# Gildenbankfächer kaufen



## Acthelion (1. September 2009)

Hallo zusammen,

kann mir mal jemand erklären, ob und wann ich weitere Fächer als Fach 1 kaufen kann?

So habe ich mir gestern eine Lagergilde erstellt, dort gleich das erste Fach gekauft und Sachen eingelagert.
Als ich dann gestern Abend das zweite Fach kaufen wollte, blieb der kaufen Button grau unterlegt. Di geforderten 250 Gold sind natürlich vorhanden, sowohl in der Gildenkasse als auch im Invetnar des Chars.

Weiß jemand Rat? Danke


----------



## Aelomon (1. September 2009)

Du musst mit dem char der das Bankfach kaufen will Gildenmeister sein


----------



## GeratGonzo (1. September 2009)

Komisch.
ich habe mir selbst eine "Toll was hab ich nun ein Großes Bankfach" Gilde erstellt und mir sofort nach erstellen 3 Bankfächer gekauft.


----------



## Acthelion (1. September 2009)

Aelomon schrieb:


> Du musst mit dem char der das Bankfach kaufen will Gildenmeister sein



Ich bin Gildenmeister, habe die Gilde doch selbst gegründet, es geht dennoch nicht.


----------



## Philistyne (1. September 2009)

Also bei mir hat das immer geklappt, wenn man Gildenmeister ist. Wenn nicht, kontaktiere doch einen GM.


----------



## Phobius (1. September 2009)

Normalerweise geht man so vor wie du es beschrieben hast.

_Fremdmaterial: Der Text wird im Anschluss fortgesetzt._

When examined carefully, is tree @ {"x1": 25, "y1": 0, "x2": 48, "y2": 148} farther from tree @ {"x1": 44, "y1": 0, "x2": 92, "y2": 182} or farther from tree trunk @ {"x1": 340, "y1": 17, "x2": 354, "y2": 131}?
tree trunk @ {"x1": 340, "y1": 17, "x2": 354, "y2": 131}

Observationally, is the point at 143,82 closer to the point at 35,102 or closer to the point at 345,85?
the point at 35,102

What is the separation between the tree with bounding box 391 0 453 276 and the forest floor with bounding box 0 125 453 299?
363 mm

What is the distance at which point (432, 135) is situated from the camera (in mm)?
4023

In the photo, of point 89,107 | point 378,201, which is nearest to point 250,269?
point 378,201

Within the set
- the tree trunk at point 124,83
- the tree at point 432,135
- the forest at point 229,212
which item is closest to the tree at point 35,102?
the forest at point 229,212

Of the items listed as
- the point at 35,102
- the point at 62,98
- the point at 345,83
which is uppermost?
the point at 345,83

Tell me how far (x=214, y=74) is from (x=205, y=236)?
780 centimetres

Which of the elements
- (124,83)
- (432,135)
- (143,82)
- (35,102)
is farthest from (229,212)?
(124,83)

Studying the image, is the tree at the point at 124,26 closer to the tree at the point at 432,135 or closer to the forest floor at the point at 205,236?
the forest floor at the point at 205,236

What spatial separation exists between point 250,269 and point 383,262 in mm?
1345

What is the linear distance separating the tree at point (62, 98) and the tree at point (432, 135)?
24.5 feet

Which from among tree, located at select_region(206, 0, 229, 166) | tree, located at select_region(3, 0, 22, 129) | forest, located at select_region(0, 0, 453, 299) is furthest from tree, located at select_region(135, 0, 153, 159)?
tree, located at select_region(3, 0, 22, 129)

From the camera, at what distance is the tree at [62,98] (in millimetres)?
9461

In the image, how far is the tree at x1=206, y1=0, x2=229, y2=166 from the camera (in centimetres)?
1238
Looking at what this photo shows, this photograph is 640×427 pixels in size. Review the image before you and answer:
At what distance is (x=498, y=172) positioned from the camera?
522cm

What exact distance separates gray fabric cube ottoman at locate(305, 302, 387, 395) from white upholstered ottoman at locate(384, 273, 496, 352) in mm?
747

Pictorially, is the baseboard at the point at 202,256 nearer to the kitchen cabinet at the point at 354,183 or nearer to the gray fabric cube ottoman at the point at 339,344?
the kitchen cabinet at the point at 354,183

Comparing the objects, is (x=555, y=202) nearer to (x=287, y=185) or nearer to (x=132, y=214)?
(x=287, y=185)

Der Gildenmeister klickt auf das 2. Bankfach und dann wird einem angezeigt, dass man dieses Fach kaufen muss um es zu benutzen. 

Hast du evtl. irgend welche Inventory-Addons laufen? Bei manchen funktioniert die Gildenbank nicht richtig, bzw. das Kaufen neuer Fächer.

Je nach AddOn kann man aber die Gildenbank auf das Standard-Interface von Blizzard umschalten. An sonsten kurz das AddOn deaktivieren, Gildenbankfach kaufen und AddOn wieder aktivieren. Und falls das auch nicht klappt einen Gm anschreiben.


----------



## Domalias (1. September 2009)

Phobius schrieb:


> Normalerweise geht man so vor wie du es beschrieben hast.
> 
> Der Gildenmeister klickt auf das 2. Bankfach und dann wird einem angezeigt, dass man dieses Fach kaufen muss um es zu benutzen.
> 
> ...




Wird an irgend einem Addon von Ihm Liegen.Also kannste Dir die 2 Tage auf ein GM warten ersparen......


----------



## Acthelion (1. September 2009)

Hi,

also das Problem ist gelöst und das Bankfach gekauft, es lag wohl wirklich an einem Addon, nämlich ArkInventory. habe es deaktiviert und schon konnte ich die Bankfächer kaufen.

Danke an alle


----------



## Wowneuling (1. September 2009)

Du klickst auf das gelbe "+".




			Dieser Inhalt steht nur eingeloggten Mitgliedern zur Verfügung.
        



Dort taucht dann der Button auf, mit dem du ein neues Fach erwirbst. Der Betrag steht dabei. Offenbar hast du es bis hierher aber bereits selber gewusst. 
Hast du mal versucht den Button einfach trotzdem zu klicken? Evtl. ist es nur ein Aktualisierungs- bzw. Anzeigefehler. Wenn das auch nicht hilft, du dir 100% sicher bist a) Gildenmeister zu sein und b) das benötigte Gold zu haben, solltest du deine AddOns mal alle deaktivieren. Hilft dies auch nicht, wird dir wohl nur ein GM helfen können oder vorab ein relog.

*Edit: *Oh! Da war ich aber extrem zu spät 


			Dieser Inhalt steht nur eingeloggten Mitgliedern zur Verfügung.


----------



## Domalias (1. September 2009)

Acthelion schrieb:


> Hi,
> 
> also das Problem ist gelöst und das Bankfach gekauft, es lag wohl wirklich an einem Addon, nämlich ArkInventory. habe es deaktiviert und schon konnte ich die Bankfächer kaufen.
> 
> Danke an alle




Büdde Büdde.



***Rechnung kommt per Ingame Post***grins....


----------



## Böhseratte (1. September 2009)

Hoert sich nach nem Interface Fehler an.
Gms koennen immer helfen.
Frag demnaechst zuerst einen von denen ;-)
MFG

Edit:sry Beitrag ueberlesen ;-) hf


----------